Obama machines, past and present

by | Jul 18, 2008


People who like Global Dashboard also tend to like proposals to streamline foreign ministries and sort out national security systems.  Most probably rather like Barack Obama too.  But is Barack a streamlining sort of guy?  Maybe not, judging by a piece on his 300-strong corps of foreign policy advisers in today’s New York Times:

“It is unwieldy, no question,” said Denis McDonough, 38, Mr. Obama’s top foreign policy aide, speaking of an infrastructure that has been divided into 20 teams based on regions and issues, and that has recently absorbed, with some tensions, the top foreign policy advisers from Senator Hillary Rodham Clinton’s presidential campaign. “But an administration is unwieldy, too. We also know that it’s messier when you don’t get as much information as you can.”

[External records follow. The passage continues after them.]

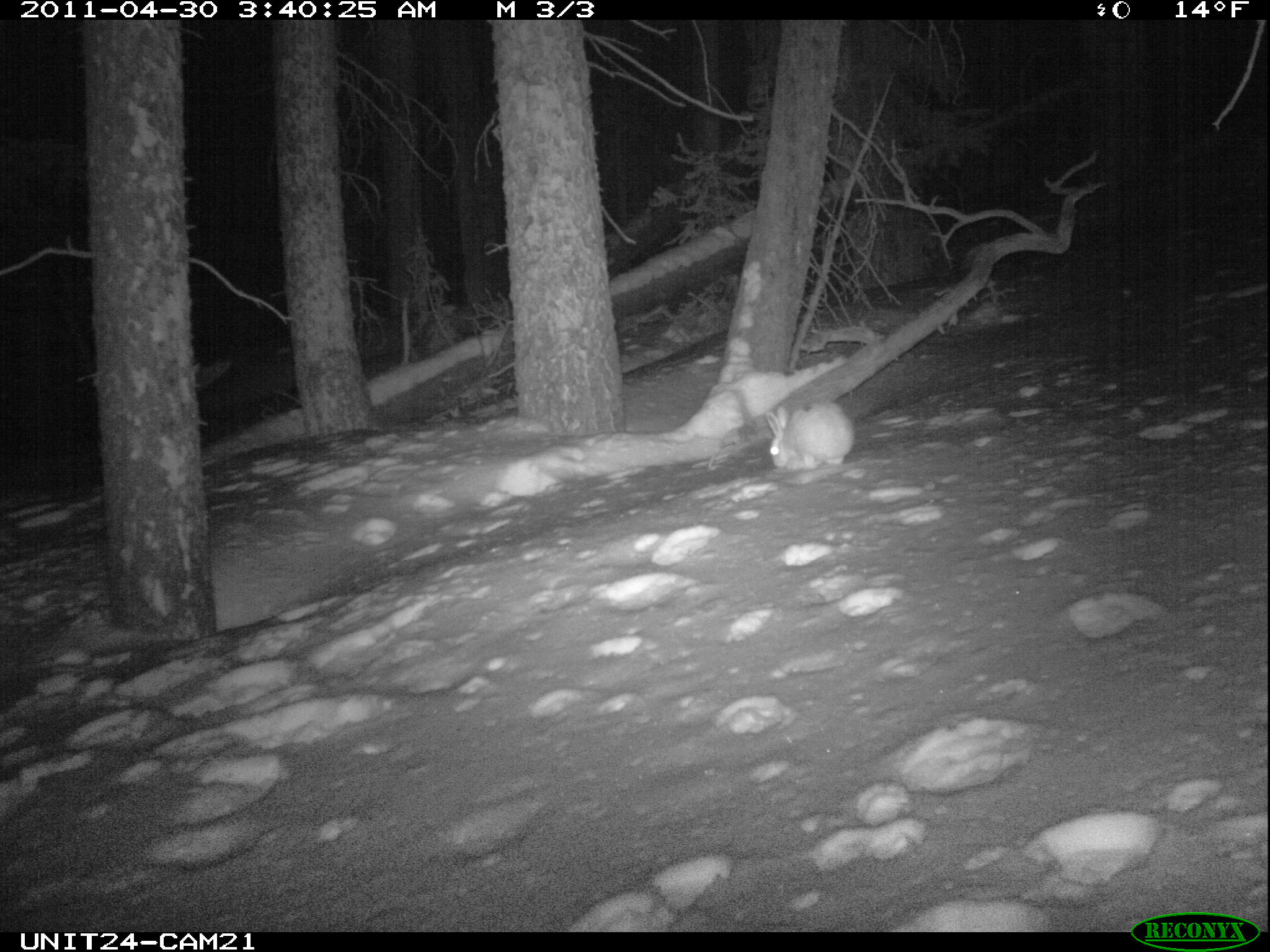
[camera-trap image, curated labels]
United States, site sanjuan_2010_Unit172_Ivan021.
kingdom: Animalia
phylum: Chordata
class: Mammalia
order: Lagomorpha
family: Leporidae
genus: Lepus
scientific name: Lepus americanus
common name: snowshoe hare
Lepus americanus (snowshoe hare).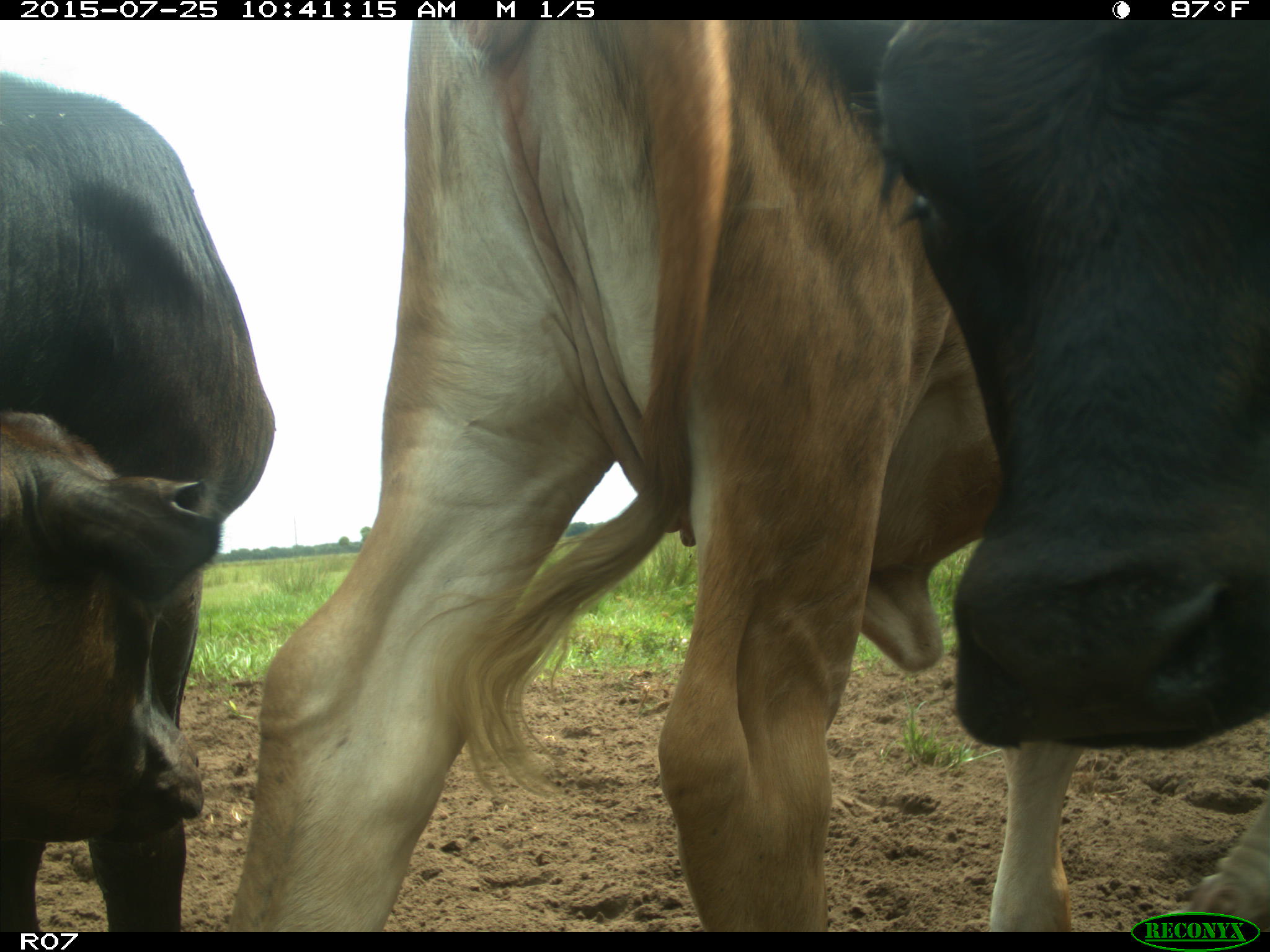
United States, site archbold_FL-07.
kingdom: Animalia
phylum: Chordata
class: Mammalia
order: Artiodactyla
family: Bovidae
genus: Bos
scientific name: Bos taurus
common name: domestic cow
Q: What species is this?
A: Bos taurus (domestic cow).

That sounds like commendable fatalism to me: administrations are tangled and clunky machines, and Obama’s probably won’t be any different.  Sorry. 

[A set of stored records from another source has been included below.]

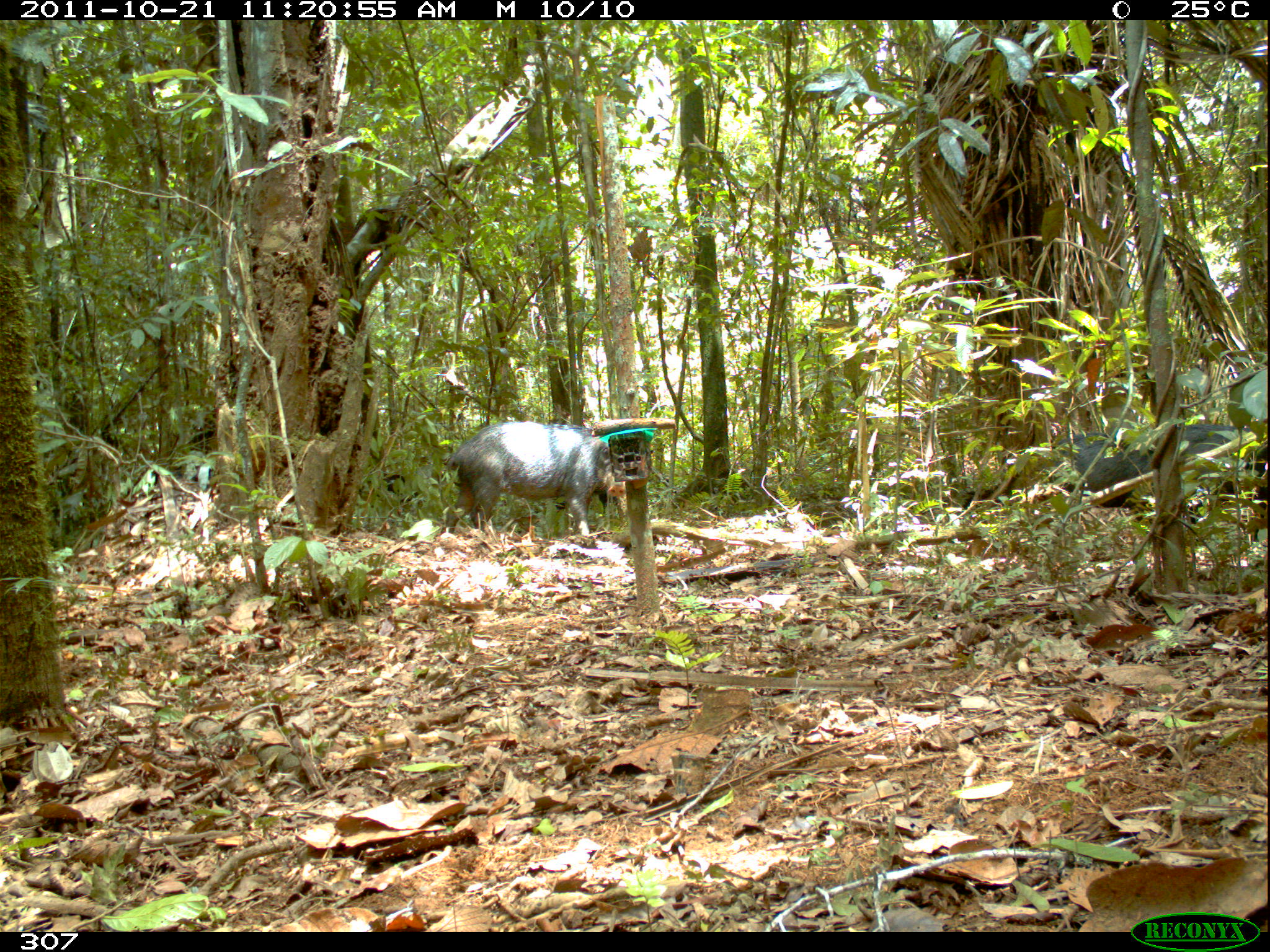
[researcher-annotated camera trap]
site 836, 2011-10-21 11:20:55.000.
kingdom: Animalia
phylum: Chordata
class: Mammalia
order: Artiodactyla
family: Tayassuidae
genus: Tayassu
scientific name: Tayassu pecari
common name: white-lipped peccary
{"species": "Tayassu pecari (white-lipped peccary)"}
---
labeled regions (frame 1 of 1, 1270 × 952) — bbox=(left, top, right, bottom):
tayassu pecari: bbox=(1043, 423, 1250, 528); bbox=(443, 420, 624, 538); bbox=(1223, 440, 1268, 538)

It’s worth remembering that the candidate is a product of perhaps the single greatest hub of machine politics ever: the city of Chicago.  That’s the theme of the main article in the edition of the New Yorker that has got into so much trouble with its satirical “Terrorist Obama” cover.  The cover is a frippery and, I suspect, a non-event.  “Making It” by Ryan Lizza, which charts Obama’s rise through Chicago politics is by contrast a magnificent piece of political writing – a reminder that, as Gideon Rachman recently pointed out in the FT, top-flight American journalism is still as good as it gets anywhere.  Lizza’s piece is too involved for me to excerpt it here.  You have to read the whole thing.  Do so this weekend.